Top of STORED DATA

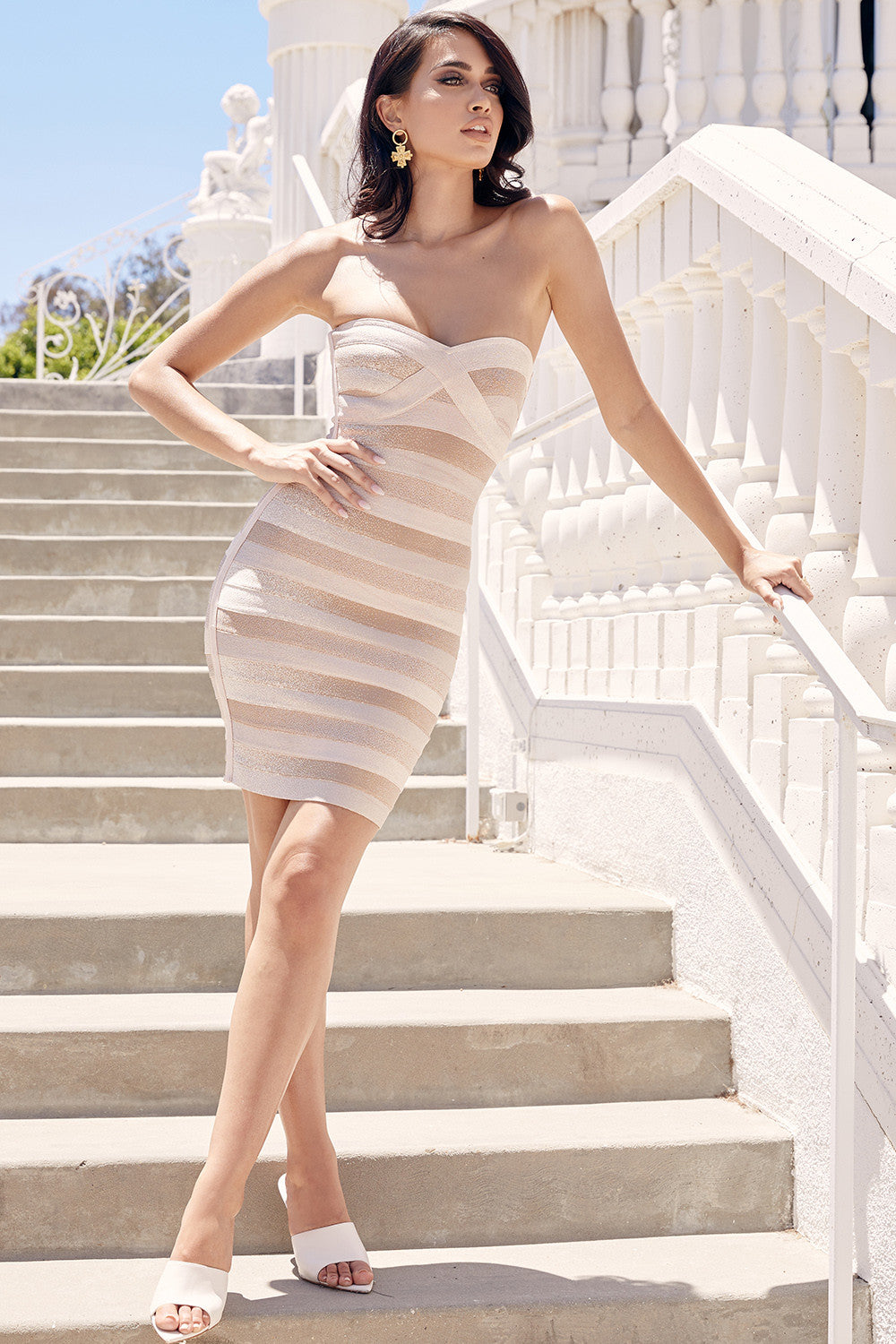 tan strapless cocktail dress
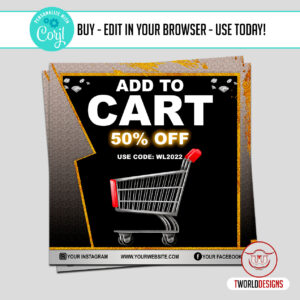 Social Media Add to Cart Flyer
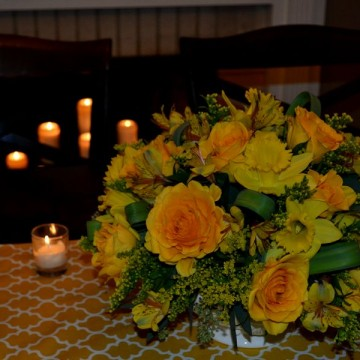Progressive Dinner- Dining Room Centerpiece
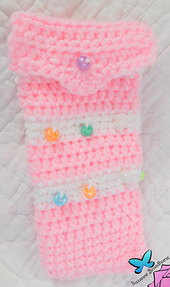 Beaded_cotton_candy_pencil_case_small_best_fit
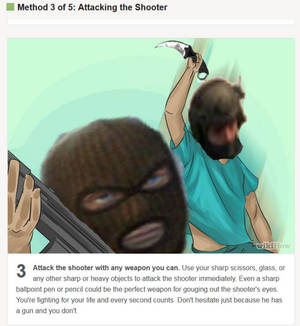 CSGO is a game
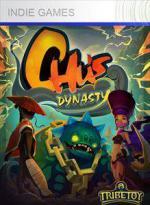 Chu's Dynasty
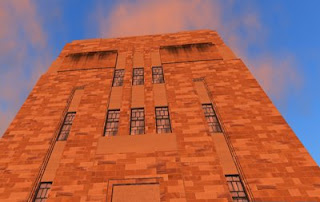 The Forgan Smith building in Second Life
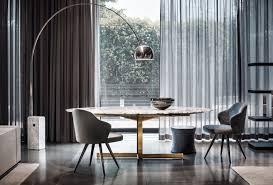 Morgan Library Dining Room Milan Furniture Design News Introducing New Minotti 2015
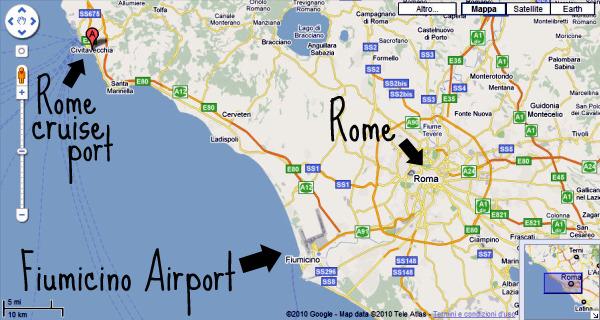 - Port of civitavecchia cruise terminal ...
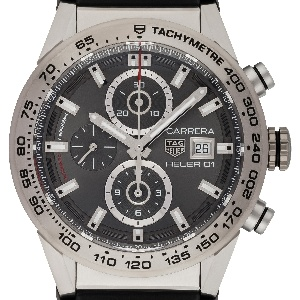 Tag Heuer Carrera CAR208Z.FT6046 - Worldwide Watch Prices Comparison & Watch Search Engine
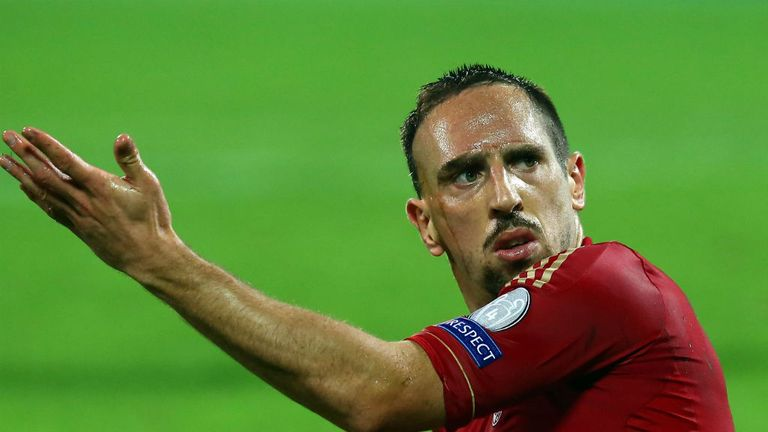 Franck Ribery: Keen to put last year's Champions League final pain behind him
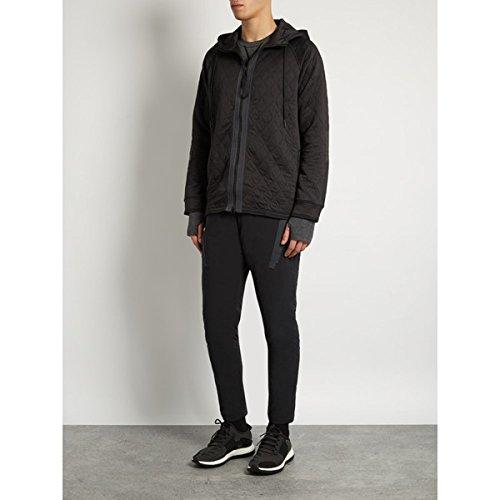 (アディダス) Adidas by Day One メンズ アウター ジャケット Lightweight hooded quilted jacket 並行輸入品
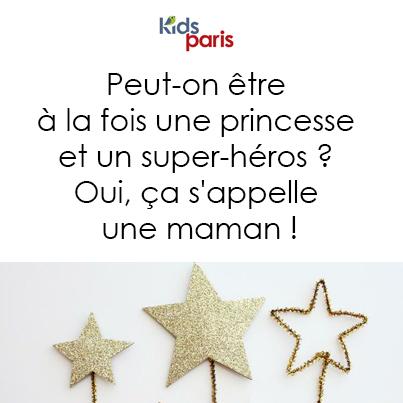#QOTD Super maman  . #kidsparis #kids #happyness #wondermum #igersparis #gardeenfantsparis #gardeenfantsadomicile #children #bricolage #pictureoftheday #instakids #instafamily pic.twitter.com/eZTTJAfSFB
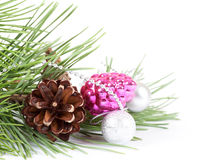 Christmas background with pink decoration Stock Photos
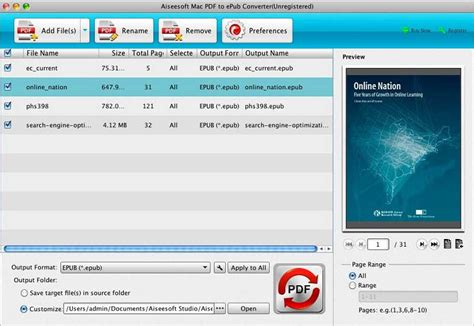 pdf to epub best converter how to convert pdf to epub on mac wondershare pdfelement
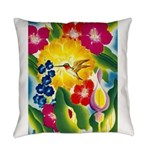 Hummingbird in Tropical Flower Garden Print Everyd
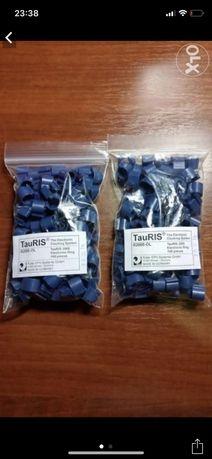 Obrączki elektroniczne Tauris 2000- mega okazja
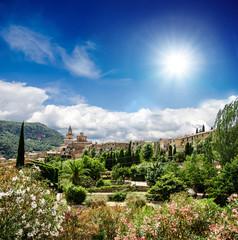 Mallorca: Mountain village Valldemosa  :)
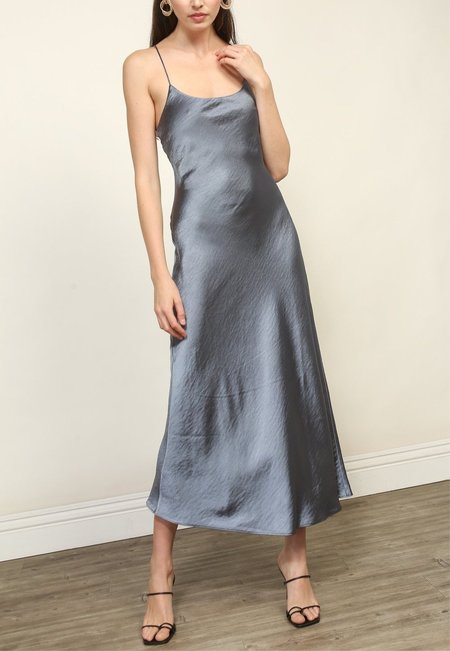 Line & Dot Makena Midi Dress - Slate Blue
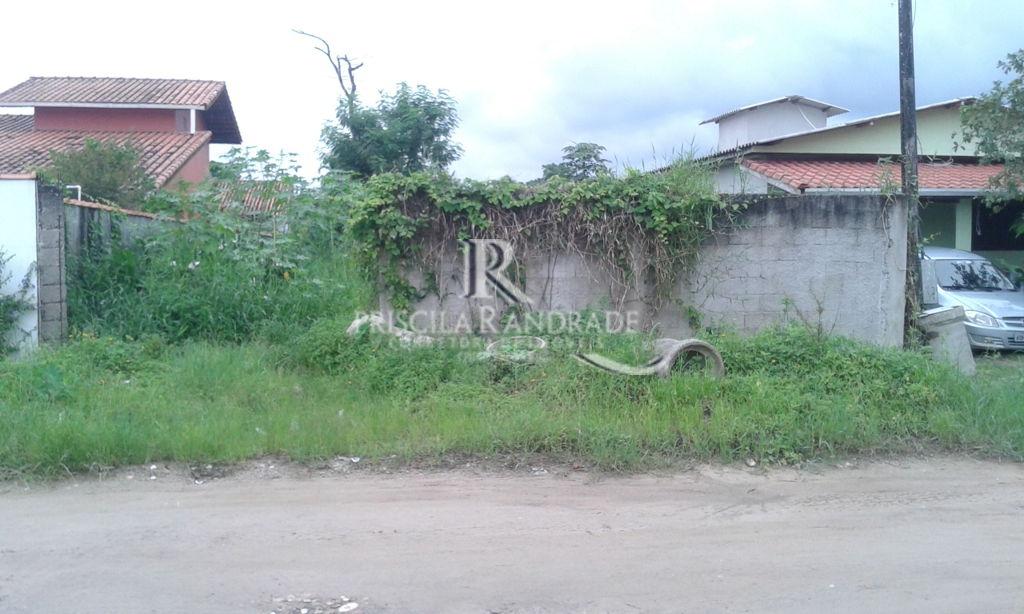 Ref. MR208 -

Bottom of STORED DATA

YOUR ASSIGNMENT: Nothing but the lines above from the one that has "(アディダス) Adidas by" down to the one that has "#QOTD Super maman" belongs in the answer, copied exactly, without pictures.

RESPONSE TO THIS EXERCISE:
 (アディダス) Adidas by Day One メンズ アウター ジャケット Lightweight hooded quilted jacket 並行輸入品
#QOTD Super maman  . #kidsparis #kids #happyness #wondermum #igersparis #gardeenfantsparis #gardeenfantsadomicile #children #bricolage #pictureoftheday #instakids #instafamily pic.twitter.com/eZTTJAfSFB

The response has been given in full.